=== Instructions for the task ===
Retype the Alberta entrepreneurs text below from "Albertans are entrepreneurial minded and" up to and including "emigrated from Europe.".

=== Page text ===
☆ ☆ ☆ ☆

Albertans are entrepreneurial minded and are not afraid to try and fail. My company, Unimark Creative, has worked with clients that started with very little and went on to build multi-million dollar companies. 
  1. A marble and stone business started out of the back of a half-ton after the Dad had emigrated from Europe.
  2.  A major gourmet coffee roaster sold office coffee out of the trunk of his car.  
  3. A wholesale distributor started with a prospect list and a phone
  4.  A drilling tool owner stored drill-bits in his garage and started selling them one by one
  5. A hamburger chain owner arrived by plane from Europe with all he owned in a suitcase. His first job was washing dishes in a fast food restaurant. He went on to found a multi-location hamburger chain
  6. A caretaker started a business with a subcompact care, a mop and a bucket. He built the business into a major corporation offering janitorial and reclamation services
  7. A pest control business owner dropped out of 2nd year chemistry and started a company out of his car until he could afford a halftone. The company grew to dominate the market.

☆ ☆ ☆ ☆

=== Dataset excerpt ===
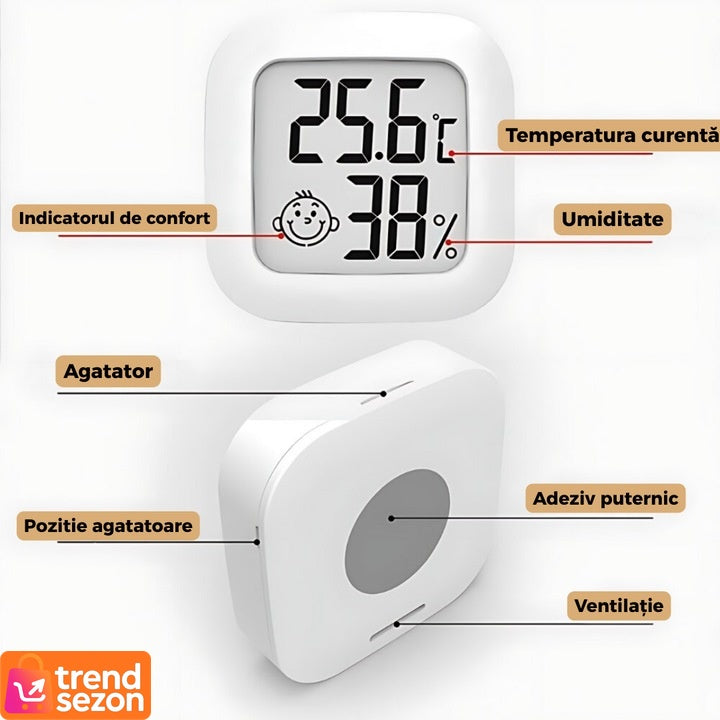 Termometru și Higrometru Digital cu Afisaj LCD — Monitorizare Preciză a Confortului 🏡🌡️ Secondary image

☆ ☆ ☆ ☆

=== Written reply ===
Albertans are entrepreneurial minded and are not afraid to try and fail. My company, Unimark Creative, has worked with clients that started with very little and went on to build multi-million dollar companies. 
  1. A marble and stone business started out of the back of a half-ton after the Dad had emigrated from Europe.